Nah saudaraku, bila kita perhatikan konteks diatas Abubakar Asshiddiq ra mengakui dengan ucapannya: “sampai Allah menjernihkan dadaku dan aku setuju dan kini aku sependapat dengan Umar”. Hatinya jernih menerima hal yang baru (bid’ah hasanah) yaitu mengumpulkan Al-Qur’an, karena sebelumnya Alqur’an belum dikumpulkan menjadi satu buku, tapi terpisah - pisah di hafalan sahabat, ada yang tertulis di kulit onta, di tembok, dihafal dll. Ini adalah Bid’ah hasanah, justru mereka berdualah yang memulainya.

Kita perhatikan hadits yang dijadikan dalil menafikan (menghilangkan) Bid’ah Hasanah mengenai semua bid’ah adalah kesesatan. Diriwayatkan bahwa Rasul Saw selepas melakukan shalat subuh beliau Saw menghadap kami dan menyampaikan ceramah yang membuat hati berguncang, dan membuat air mata mengalir, maka kami berkata: “Wahai Rasulullah.. seakan akan ini adalah wasiat untuk perpisahan.., maka beri wasiatlah kami..” maka Rasul Saw bersabda: “Kuwasiatkan kalian untuk bertakwa kepada Allah, mendengarkan dan taatlah walaupun kalian dipimpin oleh seorang Budak Afrika, sungguh diantara kalian yang berumur panjang akan melihat sangat banyak ikhtilaf (perbedaan pendapat), maka berpegang teguhlah pada sunnahku dan sunnah khulafa’urrasyidin yang mereka itu pembawa petunjuk, gigitlah kuat – kuat dengan geraham kalian (suatu kiasan untuk kesungguhan), dan hati - hatilah dengan hal - hal yang baru, sungguh semua yang Bid’ah itu adalah kesesatan”. (Mustadrak Alasshahihain hadits No.329).

..............................

Uraian Tugas
Menurut artikel, kapan Rasul Saw menyampaikan ceramah yang membuat hati berguncang dan air mata mengalir?

..............................

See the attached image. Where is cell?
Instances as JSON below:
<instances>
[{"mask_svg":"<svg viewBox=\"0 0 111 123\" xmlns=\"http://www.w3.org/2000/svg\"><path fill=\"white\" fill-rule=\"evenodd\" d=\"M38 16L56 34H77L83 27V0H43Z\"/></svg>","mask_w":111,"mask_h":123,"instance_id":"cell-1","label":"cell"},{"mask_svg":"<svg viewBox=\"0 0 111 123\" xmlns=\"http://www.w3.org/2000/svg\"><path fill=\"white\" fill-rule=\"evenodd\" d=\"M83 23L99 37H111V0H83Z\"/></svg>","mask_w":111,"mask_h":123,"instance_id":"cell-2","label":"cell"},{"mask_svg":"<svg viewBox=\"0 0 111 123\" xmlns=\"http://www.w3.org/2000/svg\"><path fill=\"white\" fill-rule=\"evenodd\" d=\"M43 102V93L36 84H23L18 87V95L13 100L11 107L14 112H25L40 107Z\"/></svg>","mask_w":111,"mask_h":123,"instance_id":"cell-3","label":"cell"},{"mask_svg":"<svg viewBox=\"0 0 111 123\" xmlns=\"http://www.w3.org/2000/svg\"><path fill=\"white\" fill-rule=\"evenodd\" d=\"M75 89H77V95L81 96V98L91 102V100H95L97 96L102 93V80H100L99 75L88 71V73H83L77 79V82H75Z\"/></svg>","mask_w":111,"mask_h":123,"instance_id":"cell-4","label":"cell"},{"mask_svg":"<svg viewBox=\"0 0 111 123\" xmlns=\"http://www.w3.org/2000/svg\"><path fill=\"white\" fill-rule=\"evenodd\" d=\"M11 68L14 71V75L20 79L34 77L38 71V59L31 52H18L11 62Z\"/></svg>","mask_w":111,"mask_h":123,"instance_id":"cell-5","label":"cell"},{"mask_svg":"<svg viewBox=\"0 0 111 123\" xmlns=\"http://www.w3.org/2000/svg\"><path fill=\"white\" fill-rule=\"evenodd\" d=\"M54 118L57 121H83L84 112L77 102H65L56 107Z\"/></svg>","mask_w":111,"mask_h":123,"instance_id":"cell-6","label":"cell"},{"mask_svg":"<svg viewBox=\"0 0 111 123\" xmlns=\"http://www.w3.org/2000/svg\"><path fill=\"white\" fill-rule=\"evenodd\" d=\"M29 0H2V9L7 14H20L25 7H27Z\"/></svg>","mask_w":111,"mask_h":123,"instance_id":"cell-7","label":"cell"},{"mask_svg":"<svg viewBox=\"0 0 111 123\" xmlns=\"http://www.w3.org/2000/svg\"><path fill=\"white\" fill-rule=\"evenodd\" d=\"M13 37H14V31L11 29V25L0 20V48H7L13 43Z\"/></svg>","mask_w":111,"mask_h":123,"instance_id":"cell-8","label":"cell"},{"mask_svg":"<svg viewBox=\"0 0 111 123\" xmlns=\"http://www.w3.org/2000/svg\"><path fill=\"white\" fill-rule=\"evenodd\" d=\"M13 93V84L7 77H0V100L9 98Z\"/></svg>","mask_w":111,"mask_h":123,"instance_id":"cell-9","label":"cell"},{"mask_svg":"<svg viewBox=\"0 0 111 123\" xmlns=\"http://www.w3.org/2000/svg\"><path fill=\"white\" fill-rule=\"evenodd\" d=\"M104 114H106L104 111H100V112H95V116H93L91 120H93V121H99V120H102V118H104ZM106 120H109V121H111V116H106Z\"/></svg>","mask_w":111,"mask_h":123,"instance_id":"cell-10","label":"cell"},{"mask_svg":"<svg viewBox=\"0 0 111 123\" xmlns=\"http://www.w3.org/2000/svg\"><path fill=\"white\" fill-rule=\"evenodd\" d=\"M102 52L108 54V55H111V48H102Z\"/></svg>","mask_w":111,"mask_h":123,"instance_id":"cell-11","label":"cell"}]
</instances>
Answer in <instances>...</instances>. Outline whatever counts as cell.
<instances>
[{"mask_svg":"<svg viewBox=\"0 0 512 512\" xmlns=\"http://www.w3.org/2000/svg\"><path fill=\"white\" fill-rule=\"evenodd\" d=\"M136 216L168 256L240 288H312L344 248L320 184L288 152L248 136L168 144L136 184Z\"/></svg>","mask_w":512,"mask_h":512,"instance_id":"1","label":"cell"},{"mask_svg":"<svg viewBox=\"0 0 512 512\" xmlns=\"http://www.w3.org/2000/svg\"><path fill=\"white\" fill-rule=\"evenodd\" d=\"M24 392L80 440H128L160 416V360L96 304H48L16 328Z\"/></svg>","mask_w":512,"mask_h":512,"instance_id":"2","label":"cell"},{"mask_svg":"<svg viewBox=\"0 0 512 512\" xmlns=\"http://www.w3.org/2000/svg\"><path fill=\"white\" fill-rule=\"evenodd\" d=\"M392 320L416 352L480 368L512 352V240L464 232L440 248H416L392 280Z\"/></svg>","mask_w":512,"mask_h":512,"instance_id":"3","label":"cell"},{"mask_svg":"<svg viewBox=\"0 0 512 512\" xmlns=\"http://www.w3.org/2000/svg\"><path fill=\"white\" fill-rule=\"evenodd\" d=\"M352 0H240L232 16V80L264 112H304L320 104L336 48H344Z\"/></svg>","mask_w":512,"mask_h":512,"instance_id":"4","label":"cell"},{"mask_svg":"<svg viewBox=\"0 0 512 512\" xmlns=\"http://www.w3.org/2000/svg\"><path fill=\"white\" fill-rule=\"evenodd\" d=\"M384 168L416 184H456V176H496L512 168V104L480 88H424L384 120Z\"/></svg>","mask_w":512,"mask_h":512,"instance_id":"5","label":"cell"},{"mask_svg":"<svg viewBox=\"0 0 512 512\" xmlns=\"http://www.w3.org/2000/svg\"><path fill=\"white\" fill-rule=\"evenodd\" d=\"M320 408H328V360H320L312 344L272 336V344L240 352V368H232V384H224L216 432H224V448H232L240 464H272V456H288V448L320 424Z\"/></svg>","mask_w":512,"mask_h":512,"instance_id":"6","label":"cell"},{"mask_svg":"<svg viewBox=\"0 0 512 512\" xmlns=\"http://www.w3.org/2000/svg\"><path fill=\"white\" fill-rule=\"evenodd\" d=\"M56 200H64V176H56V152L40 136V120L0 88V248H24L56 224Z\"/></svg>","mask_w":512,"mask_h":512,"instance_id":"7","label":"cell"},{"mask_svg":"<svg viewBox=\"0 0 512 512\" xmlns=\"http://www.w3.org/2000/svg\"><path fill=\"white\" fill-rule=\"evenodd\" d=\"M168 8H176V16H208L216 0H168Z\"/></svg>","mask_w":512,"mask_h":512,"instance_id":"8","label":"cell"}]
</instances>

..............................

Jawaban
Selepas melakukan shalat subuh.